Requests ->
A. In the forum thread on birthday gift ideas, transcribe the passage starting with "a cookie cookbook" and going on through "some organic chocolate,etc.".
B. Translate this sentence from the forum thread on birthday gift ideas into Spanish: "The box is fun, because it can be as expensive or as cheap as you wish."
C. Take the forum thread on birthday gift ideas further, picking up after its final line.

Document section ->
========================
I remember the idea that escaped me!

What about a cd of favorite songs (if you have a cd burner) and a collection of materials and the directions for an afternoon of Making Your Own Instruments!

I forgot to add that I have a self-imposed birthday gift budget of 10 dollars per gift, and all of these that I mentioned we have done for under that "budget".


----------



## mamaduck (Mar 6, 2002)

I think art supplies are always a safe bet -- since they get "used up." Its not like you can have too much!

I've been giving gift certificates to "build-a-bear workshop" lately. Do you have one of those near you? They are lots of fun!

.


----------



## wemberly (Jun 26, 2003)

How about a letter-themed box? We just moved across the country and Elliott (who is 4)'s beloved Aunt Brandy sent him an "M" box, because she Misses him. the box had:

a magnet
a monkey book mark
an appropriately-themed cd of music
moose antlers
money
m&ms
and a book about a Mighty Man (a Nigerian folk tale)

The box was a HUGE hit, and would be fun to fill with objects that start with the same letter as the birthday kid. Claire might receive:
crayons (homemade recycled ones)
a cd (again, homemade-able)
a cookie cookbook (and cookie cutters)
a small car
some stickers (of a C item)
and finally, some delightful candy--maybe an all-natural lollipop, or some organic chocolate,etc.

The box is fun, because it can be as expensive or as cheap as you wish.

paige


----------



## julie128 (Jan 9, 2003)

Shelves to put all their crap on.
Things that get used up like crayons and other art supplies.
A donation made to a homeless family shelter or a food bank in their name.
========================
Entries shown ->
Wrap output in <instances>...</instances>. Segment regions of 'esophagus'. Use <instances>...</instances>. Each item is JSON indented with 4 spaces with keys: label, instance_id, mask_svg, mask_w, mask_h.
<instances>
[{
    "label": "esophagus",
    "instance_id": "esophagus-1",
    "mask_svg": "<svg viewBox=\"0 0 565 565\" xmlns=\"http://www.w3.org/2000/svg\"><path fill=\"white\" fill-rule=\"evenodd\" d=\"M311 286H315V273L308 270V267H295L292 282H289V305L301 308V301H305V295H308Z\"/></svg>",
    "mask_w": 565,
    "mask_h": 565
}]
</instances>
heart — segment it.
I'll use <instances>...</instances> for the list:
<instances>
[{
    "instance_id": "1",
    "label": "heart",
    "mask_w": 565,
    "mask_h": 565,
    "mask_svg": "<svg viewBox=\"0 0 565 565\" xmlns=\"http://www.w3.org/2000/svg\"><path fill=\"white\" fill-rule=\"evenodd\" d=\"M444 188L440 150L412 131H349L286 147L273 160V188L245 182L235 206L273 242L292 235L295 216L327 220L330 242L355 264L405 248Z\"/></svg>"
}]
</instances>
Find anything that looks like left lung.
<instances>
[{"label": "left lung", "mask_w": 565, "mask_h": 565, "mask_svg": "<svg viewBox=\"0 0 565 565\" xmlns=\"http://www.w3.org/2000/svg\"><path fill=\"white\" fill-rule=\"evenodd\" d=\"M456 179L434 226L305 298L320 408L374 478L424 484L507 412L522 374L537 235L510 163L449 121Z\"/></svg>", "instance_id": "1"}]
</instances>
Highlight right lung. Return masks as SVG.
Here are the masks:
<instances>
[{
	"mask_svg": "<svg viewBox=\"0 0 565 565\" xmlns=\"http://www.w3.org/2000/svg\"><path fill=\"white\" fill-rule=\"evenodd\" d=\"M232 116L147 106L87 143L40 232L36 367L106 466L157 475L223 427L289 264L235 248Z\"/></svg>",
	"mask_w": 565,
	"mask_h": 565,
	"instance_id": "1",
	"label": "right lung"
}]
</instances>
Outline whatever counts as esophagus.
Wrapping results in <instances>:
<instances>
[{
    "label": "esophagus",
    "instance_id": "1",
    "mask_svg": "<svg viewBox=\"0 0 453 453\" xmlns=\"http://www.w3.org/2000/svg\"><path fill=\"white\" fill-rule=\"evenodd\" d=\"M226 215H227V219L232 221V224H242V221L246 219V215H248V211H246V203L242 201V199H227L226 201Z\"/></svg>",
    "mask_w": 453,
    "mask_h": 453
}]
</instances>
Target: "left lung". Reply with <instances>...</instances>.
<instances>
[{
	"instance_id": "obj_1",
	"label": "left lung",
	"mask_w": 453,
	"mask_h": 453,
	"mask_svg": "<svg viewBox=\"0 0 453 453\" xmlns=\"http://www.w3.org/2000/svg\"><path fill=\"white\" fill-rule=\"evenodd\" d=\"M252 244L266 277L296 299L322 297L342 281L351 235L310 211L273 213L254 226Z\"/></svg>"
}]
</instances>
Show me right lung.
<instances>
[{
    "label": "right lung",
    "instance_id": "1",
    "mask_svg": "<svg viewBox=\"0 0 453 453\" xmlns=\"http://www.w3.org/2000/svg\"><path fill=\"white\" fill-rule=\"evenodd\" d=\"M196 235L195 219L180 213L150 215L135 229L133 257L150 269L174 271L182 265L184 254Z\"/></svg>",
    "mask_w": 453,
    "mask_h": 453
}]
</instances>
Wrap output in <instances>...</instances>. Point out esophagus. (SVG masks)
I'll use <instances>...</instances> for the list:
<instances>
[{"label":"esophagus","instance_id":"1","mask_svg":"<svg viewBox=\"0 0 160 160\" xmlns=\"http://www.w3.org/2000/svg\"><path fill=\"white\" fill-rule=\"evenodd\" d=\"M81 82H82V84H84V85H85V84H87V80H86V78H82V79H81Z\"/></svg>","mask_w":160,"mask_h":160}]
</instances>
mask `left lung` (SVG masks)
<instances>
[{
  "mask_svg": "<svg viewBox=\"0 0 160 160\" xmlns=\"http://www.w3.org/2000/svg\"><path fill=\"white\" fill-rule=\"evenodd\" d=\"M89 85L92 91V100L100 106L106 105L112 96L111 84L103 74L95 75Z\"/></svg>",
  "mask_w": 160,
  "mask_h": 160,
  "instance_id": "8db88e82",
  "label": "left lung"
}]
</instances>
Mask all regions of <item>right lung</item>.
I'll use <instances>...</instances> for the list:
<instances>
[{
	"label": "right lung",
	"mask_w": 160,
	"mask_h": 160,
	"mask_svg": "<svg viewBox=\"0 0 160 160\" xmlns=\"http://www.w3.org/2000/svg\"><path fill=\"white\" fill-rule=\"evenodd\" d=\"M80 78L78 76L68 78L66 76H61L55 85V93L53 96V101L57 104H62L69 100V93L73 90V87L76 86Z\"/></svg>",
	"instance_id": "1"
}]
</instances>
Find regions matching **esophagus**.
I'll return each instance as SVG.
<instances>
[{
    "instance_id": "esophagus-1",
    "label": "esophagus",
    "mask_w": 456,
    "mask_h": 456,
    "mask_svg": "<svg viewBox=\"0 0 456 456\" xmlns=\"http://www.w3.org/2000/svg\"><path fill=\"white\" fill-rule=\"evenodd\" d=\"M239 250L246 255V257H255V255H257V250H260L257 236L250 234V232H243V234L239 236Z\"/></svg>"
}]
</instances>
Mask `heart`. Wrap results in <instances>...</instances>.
========================
Per-task answers ->
A.
a cookie cookbook (and cookie cutters)
a small car
some stickers (of a C item)
and finally, some delightful candy--maybe an all-natural lollipop, or some organic chocolate,etc.

B. La caja es divertida, porque puede ser tan cara o tan barata como quieras.

C.
Gift certificates for things to DO TOGETHER is a fantastic idea.
So is the disposable camera.
Maybe I will get a dc for my friend's son's fourth birthday coming up...


----------



## kazmir (Nov 21, 2001)

I have been getting book for all my dd's friends birthday parties and they seem really well received. I like books and so does dd so we have fun picking out a paperback for her friends. I don't think you can have too many books







!

Robin


----------



## Mere (Oct 1, 2002)

WOW, Thank you thank you thank you!!!! What fabulous ideas! I really hate buying useless toys for gifts just because I can't think of anything else and I have to get *something.* I'm definitely going to replicate some of your ideas - they are all so good!

zealsmom- I love the cooking idea...mind if I borrow it? As long as you're not planning on giving to any children named Aaron or Kaitlyn we should be safe!


----------



## zealsmom (Nov 22, 2001)

Quote:

_Originally posted by Mere_
*zealsmom- I love the cooking idea...mind if I borrow it? As long as you're not planning on giving to any children named Aaron or Kaitlyn we should be safe!*
No problem. Those names appear safe!









Also, I just thought that I should probably sew an apron to go with it- and then we'll puffy paint her name or something on it too. And I thought tht we would wrap it in a little table cloth to complete the theme. Sure beats wrapping paper.


----------



## Mere (Oct 1, 2002)

Zealsmom, ...the apron, the tablecloth...brilliant! What more could a junior cook desire?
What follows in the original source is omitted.